Wednesday, December 30, 2009

2009's top blog posts

Below are my top six blog postings of 2009, in order of the number of page views as calculated by Google Analytics:

  1. Announcing release of HadoopDB (longer version), and (shorter version). Combined visits: 31,228 (26,650 and 4,638 for the longer and shorter versions respectively).

    The post gave an overview of the HadoopDB project that was released from my research group at Yale over the summer. The basic idea is to combine the scalability and ease-of-use of Hadoop with the performance on structured data of relational database systems.

  2. A tour through hybrid column/row-oriented DBMS schemes. 2,922 visits.

    This might be the post I'm most proud of, from the ones on this list. It went through different ways one can combine row-store and column-store technology in a single DBMS. I believe that hybrid database systems along the lines described in the post are going to take off in 2010, and the predictions made in the post will soon come to fruition.

  3. ParAccel and their puzzling TPC-H results. 2,499 visits.

    Of the posts on this list, this is the one I like the least, and the one that needs to be rewritten the most. I don't recommend reading it, but if you do, make sure you read the corrections in the comment thread in addition to the main article. However, the post is very stale at this point, since it discusses some TPC-H results from ParAccel that were challenged by a competitor and ParAccel later withdrew in September. ParAccel has not yet rerun these 30TB TPC-H benchmark results.

  4. Watch out for VectorWise. 1,595 visits.

    This post discussed the technology behind Ingres' new column-store storage engine designed for analytical workloads, based on some research out of CWI. I am very high on this technology and my research group has had a chance to play around with it a little this winter.

  5. Analysis of the "MapReduce Online" paper. 1,108 visits.
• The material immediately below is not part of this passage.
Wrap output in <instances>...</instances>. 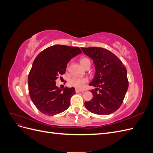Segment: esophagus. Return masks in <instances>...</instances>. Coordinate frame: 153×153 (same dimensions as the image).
Segmentation results:
<instances>
[{"label": "esophagus", "mask_w": 153, "mask_h": 153, "mask_svg": "<svg viewBox=\"0 0 153 153\" xmlns=\"http://www.w3.org/2000/svg\"><path fill=\"white\" fill-rule=\"evenodd\" d=\"M75 92H76V93H78V92H83V91H81V90H80V89H75Z\"/></svg>", "instance_id": "34e87169"}]
</instances>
    I'm surprised this post got so many visits, since it was really geared only for readers in the research community. This post reviewed some research performed at the University of California, Berkeley, which explored how to pipeline results from different phases in MapReduce jobs to improve performance and enable early estimations of results. Rumor has it that this paper was accepted to NSDI 2010. I think the model of releasing papers as technical reports and independently reviewing and recommending them in public on venues like blogs is an interesting model to consider for the next decade, rather than the private 'accept' or 'reject' reviewing process currently used today.

  6. Kickfire’s approach to parallelism. 1,042 visits.

    This post takes a deeper dive into Kickfire's technology than you'll find in most other places. I find the way that they use FPGA technology to maximize the parallelism that can be achieved on analytical queries in a single-box machine to be quite impressive.

The post from 2009 that I feel is the most underrated (meaning that the number of visits did not match up with what I felt was the quality of the post) was:
  • What is the right way to measure scale?

    I really feel that people thought about scale in the wrong way in 2009. People assume that if a database can fit a lot of data inside of it (i.e. many petabytes), it must be really scalable. But if the data is not very accessible (i.e. it is stored on slow media, or it takes forever to scan through it all because there are not enough disk spindles or CPUs to process it), then the system is not nearly as scalable as it would seem.

Bottom line, if you only have time to read three of my postings from 2009, I would like them to be:

  1. The longer HadoopDB post (this is the only post about my own research)
  2. The hybrid column/row-store post
  3. The post on measuring scale
Overall, I'm pleased with the impact my blog seems to have had, and I intend to continue write posts for it in 2010.